Ritual Penjemputan Tamu Masyarakat Ulumanda
![](file:///C:/DOCUME%7E1/pm/LOCALS%7E1/Temp/msohtmlclip1/01/clip_image001.gif)
Satu hal
yang tidak bisa dinafikan adalah kuatnya culturalisme-sosial
ditengah-tengah kehidupan umat manusia. Di hampir semua kehidupan budaya
sebagai identitas sosial selalu melekat kuat mengilhami langka para penganutnya
kemanapun ia berada. Oleh karena itu pada hakekatnya budayalah yang menempati kasta tertinggi dalam merespon
dialektika kehidupan lakuh social di masyarakat.
Masyarakat ulumanda
sebagai element bangsa yang berbudaya tentu tak ketinggalan memposisikan budaya
dan kearifan local begitu istimewa, eksotik dan fundamental sebagai sentrum perilaku
social ditengah-tengah gejolak kehidupan zaman dari waktu kewaktu utuh dan abadi.
Begitu
kuatnya kearifan local karena dipandang sebagai jati diri dan menjadi nilai
yang melekat pada setiap orang ulumanda (to ulumanda)
Ada dua
poin utama yang menjadi centere krearifan local masyarakat ulumanda yaitu:
1.
Siri’ yang berarti harga diri (nilai
yang melekat pada individu atau kelompok), dan
kehilangan harga diri (pa’da siri’) adalah musibah bagi orang Ulumanda.

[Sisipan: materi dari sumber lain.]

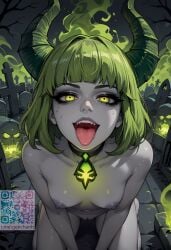 ai_generated chocker dota_2 female graveyard green_eyes green_hair grey_skin horns kneeling nipples pugna pussy qr_code small_breasts solo tombstone tongue tongue_out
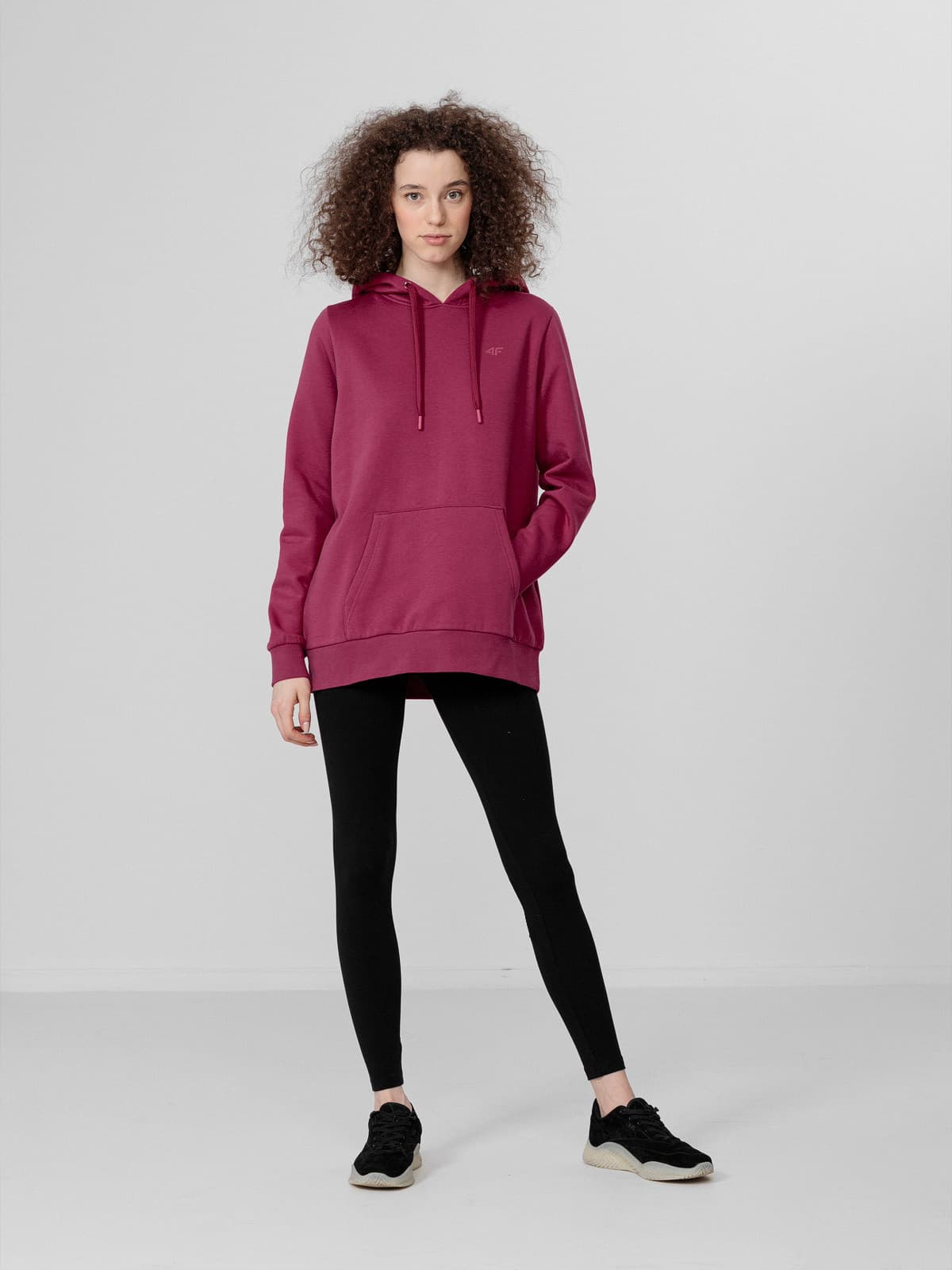 4F H4L22-BLD352 DARK PINK Dámská mikina US L H4L22-BLD352 DARK PINK - náhled 2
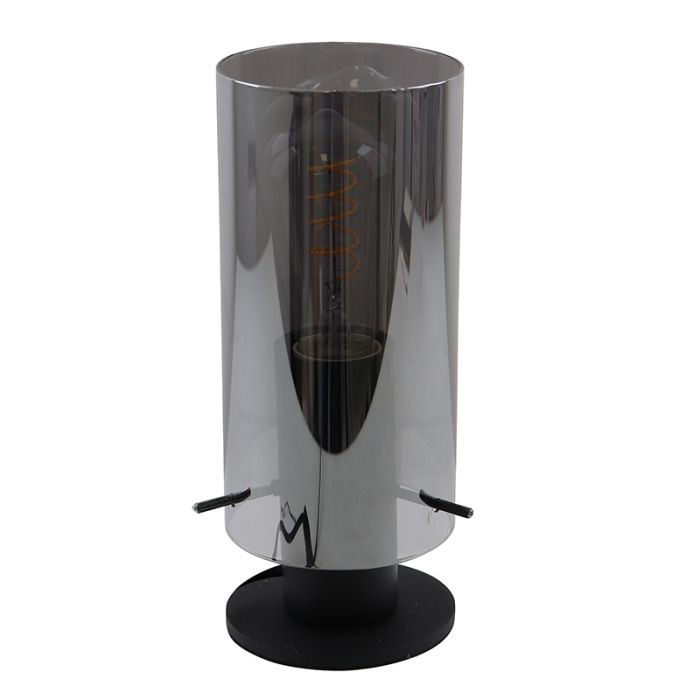 Lampe de table grise design, Dilaram, avec interrupteur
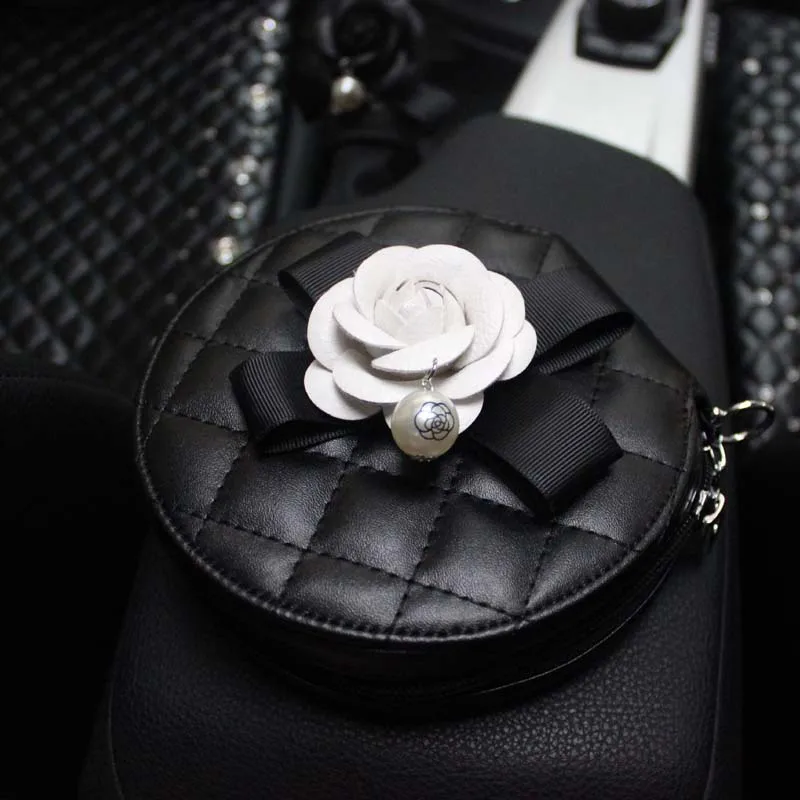 cd bag Цветок камелии автомобильный чехол на руль шеи подушки подголовника поясная Поддержка авто солнцезащитный козырек Сумочка для салфеток коробка ремень безопасности аксессуары - Название цвета: cd bag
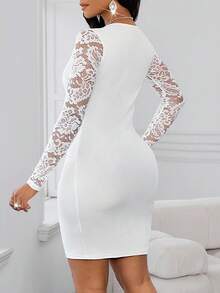 SHEIN Lady Women's Contrast Lace Long Sleeve Overlap V-Neck Ruched Fitted Elegant Mini Dress - White - View 2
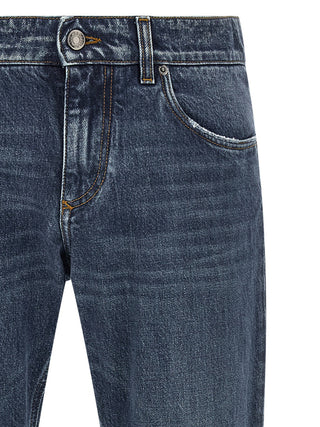 Blue Cotton Straight-Leg Jeans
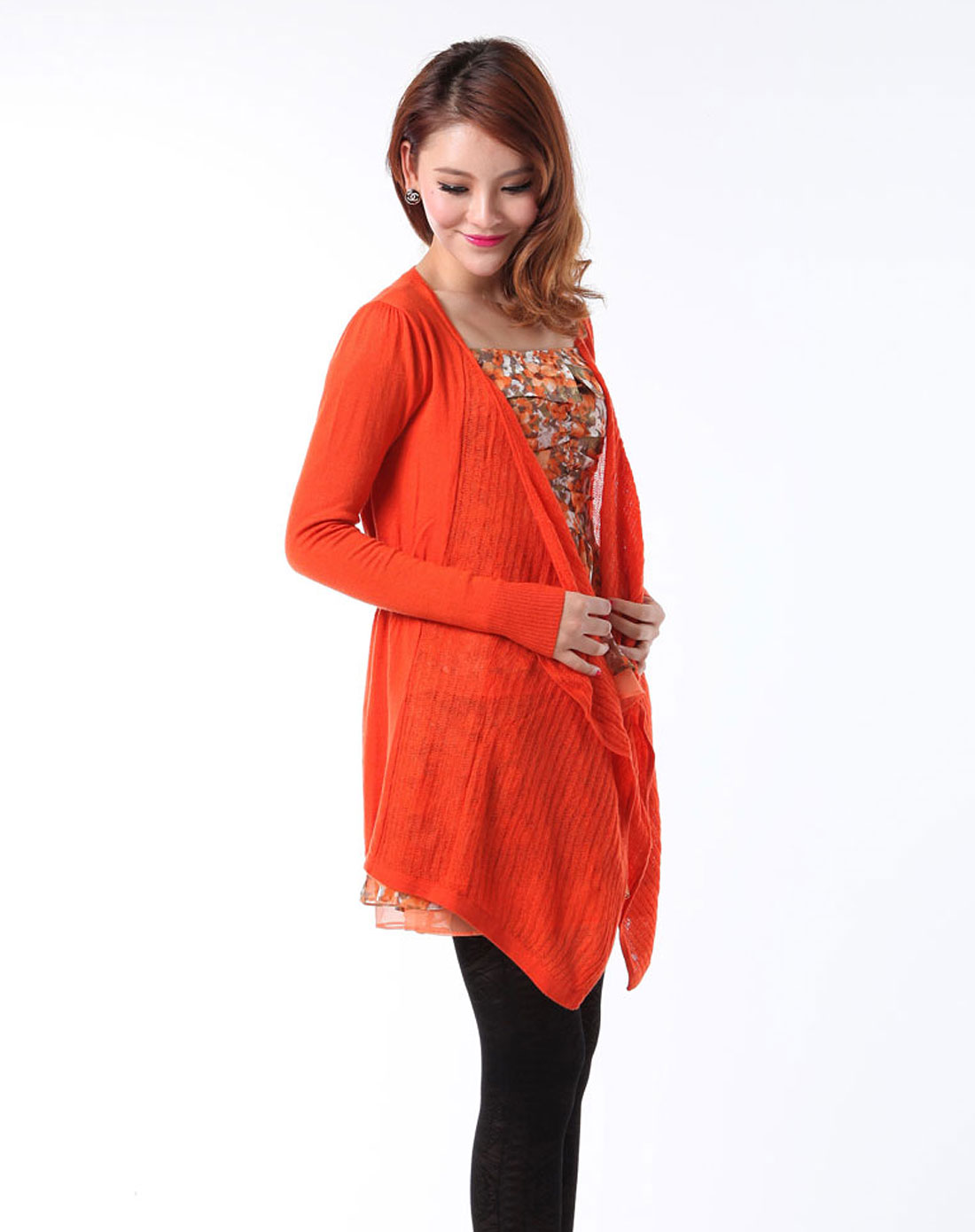 <em>蔻</em>拉CHKNAK桔红特殊织法的<em>开衫毛衣</em>86ACT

Pendalaman tentang siri’ sangat luas dan mendalam di semua sendi kehidupan.
Siri’ kepada Tuhan (pencipta), siri’ kepada manusia (mahluk) dan siri’ kepada
diri sendiri. Secara sederhana siri juga dapat diterjemahkan sebagai rasa malu
(masiri’) karena kehilangan harga/nilai yang melekat pada setiap individu
masyarakat Ulumanda.
2. Lemu’ yang berarti kasih sayang sebagai
wujud kesejatian social yang melekat kuat bagi masyarakat Ulumanda. Lemu dan
siri’ pada dasarnya dua hal yang tidak bisa di pisahkan mengakar kuat dan
menjadi identitas orang Ulumanda.
Mendalami Siri anna lemu ( Harga diri dan kasih sayang
), ketika diuraikan akan menjadi begitu kompleks dan berarti kita telah berada
direlung hati terdalam masyarakat ulumanda.
NIPAENDA’ DI BASSI
Siri menanamkan nilai yang begitu tinggi dan lemu
mengajarkan kasih sayang yang begitu menndalam. Salah satu contoh dapat dilihat
pada ritual Nipaenda’ di Bassi sebuah
ritual penjemputan tamu bagi masyarakat Ulumanda. Nipaenda dari sudut pandang bahasa (etimologi) artinya menginjak
atau ajakan menginjak dan Bassi
artinya besi (benda).
Ada
makna yang sangat mendalam dari ritual ini yakni kelembutan (keramahan) dan
kekuatan (kegigihan) dua kondisi yang sebenarnya bertolak belakang tapi
kemudian menjadi satu, ini dianalogimaknakan dari sifat wujud besi yang dingin
(lembut) dan keras (kuat) sehingga siapa saja yang lahir dan menginjakkan kaki
ditanah Ulumanda harus diterima melalui ritual Nipaenda di Bassi dengan harapan
mewujudkan makna dari ritual ini sebagai Siri’ dan Lemunya orang Ulumanda.
Dahulu
kala konon tak seorangpun boleh menginjak tanah (bungi) di Ulumanda tanpa
didahului oleh ritual menginjak besi, termasuk bayi yang baru lahir dan
beranjak dewasa kaki kacilnya tak boleh menginjak tanah sebelum menginjakkan
kakinya diatas besi. Hal sama ketika orang luar (tamu) masuk dan hendak menjadi
warga Ulumanda harus diterima melalui ritual yang sakral ini.
Kendati
demikian tak bisa dipungkiri dekradasi moral telah turut serta mendistorsi
nilai-nilai budaya dan kearifan lokal termasuk di masyarakat Ulumanda kekikian.
Pada konteks hari ini hampir sebagian besar masyarakat Ulumanda telah
kehilangan identitasnya oleh karena gejolak kamajuan zaman damn perkembangan
teknologi informasi yang menggilas manusia berbudaya. Akibatnya lahirlah
manusia neo-moderenisme Ulumanda yang
mengedepankan nalar otak kirinya, berpikir individual dan mengabaikan tradisi
leluhur yang sejati menjadi bagian hidup kita.